3 Replies Latest reply on Aug 21, 2016 2:08 AM by dánielk63456349

    OCSP validation: treating thisUpdate as the response signature date. Bug ?

    Mathieu Fortin Level 1

      Hi all


      According to RFC 6960, the following date fields in an OCSP response are defined as:

      thisUpdateThe most recent time at which the status being indicated is known by the responder to have been correct.

      The time at which the OCSP responder signed this response.


      When validating a signer against an OCSP response, Acrobat seems to consider the thisUpdate field as the date the OCSP response was signed. For example:

      An OCSP with the following fields:

      thisUpdate: Fri Apr 29 07:29:58 EDT 2016

      nextUpdate: Fri Apr 29 10:40:38 EDT 2016

      producedAt: Fri Apr 29 10:35:38 EDT 2016


      will yield the following result in Acrobat:

      The OCSP Response was signed by "OCSP Authority" on 2016/04/29 07:29:58 -04'00' (<--- thisUpdate) and is valid until 2016/04/29 10:40:38 -04'00'.


      Aside from showing erroneous information, this becomes a real problem when the OCSP Responder is using validation information which is older than the responder certificate (thisUpdate < responder certificate notBefore).

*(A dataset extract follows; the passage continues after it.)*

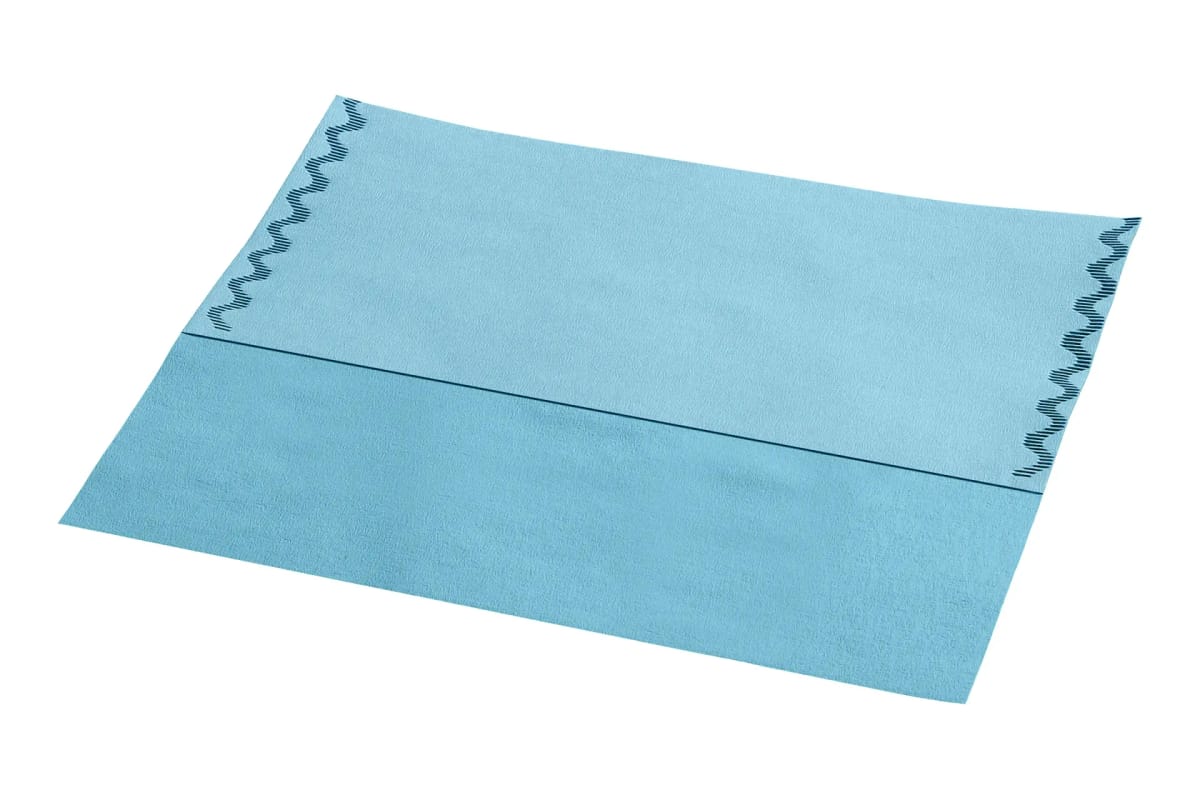 Sterilization Paper Top Cover – Akzenta International SA, Einwegartikel
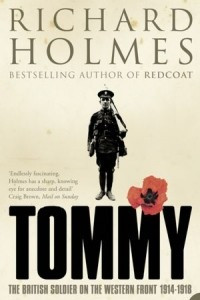 Книга Tommy: The British Soldier on the Western Front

In that scenario, validation fails with not yet valid exception since thisUpdate is used as signature date, which is before the certificate existence.


      Any info on this ? Am I wrong with my assumptions ?

        • 1. Re: OCSP validation: treating thisUpdate as the response signature date. Bug ?
          IsakTen Level 4

          Here's the relevant part of OCSP 2560:


          2.5 Response Pre-production

          OCSP responders MAY pre-produce signed responses specifying the status of certificates at a specified time. The time at which the status was known to be correct SHALL be reflected in the thisUpdate field of the response. The time at or before which newer information will be available is reflected in the nextUpdate field, while the time at which the response was produced will appear in the producedAt field of the response.


          What that means is that producedAt indicates when the OCSP response was actually produced. It has no bearing on the time period for which this OCSP response is valid. The Acrobat wording in the Certificate Viewer may be a bit off, but it conveys, IMO, the information the user needs, i.e. the starting time for this OCSP to be used.

          • 2. Re: OCSP validation: treating thisUpdate as the response signature date. Bug ?
            Mathieu Fortin Level 1

            I wouldnt mind if it was just the wording. But like I explained, since it considers (wrongly) the thisUpdate as the signing time, it validates that this signing time falls between the notBefore and notAfter values of the OCSP responder certificate. So it fails when thisUpdate is set before the ocsp certificate existence. If producedAt was used as the signing time (like the RFC describes), this error would probably not occur.


            In other words, lets say we issue ocsp responders for short time periods, it seems they cannot produce responses with thisUpdate prior to their existence, even though they are using validation info directly from their parent CA (whose validation info dates back from the beginning). I dont see anything in the RFC which prohibits thisUpdate set to a time BEFORE the ocsp responser certificate notBefore (I may be wrong here).


            I know this case is covered by the Archive Cutoff extension, but considering the thisUpdate as the signing time instead of producedAt looks like a bug IMO.

            • 3. Re: OCSP validation: treating thisUpdate as the response signature date. Bug ?

              I think I just ran into this problem too. In my case users need to be able to validate PDF files off-line in a network environment where Internet access is prohibited. Also long-term archival is expected by embedding revocation information and protecting them with document time stamps.

              What I found is that Adobe Acrobat Pro DC (version 15.006.30201) will nicely validate all signatures with embedded OCSP responses after they are created. However, the next day these validations fail, as Adobe wants to download revocation data which it obviously can't due to lack of Internet access. I go like "Why does it want to download revocation NOW when all embedded information was OK YESTERDAY?" Acrobat also wrote that OCSP response is expired. I digged into RFCs looking for expiry of OCSP responses but I couldn't find any (I only found NextUpdate which is NOT the expiry of the revocation information). So this means that latest Adobe products (both Acrobat and Reader DC) cannot handle OCSP responses rendering this type of revocation useless.

              So it sure looks like a bug the way OCSP responses are handled. I wonder why not many others have come across this problem before?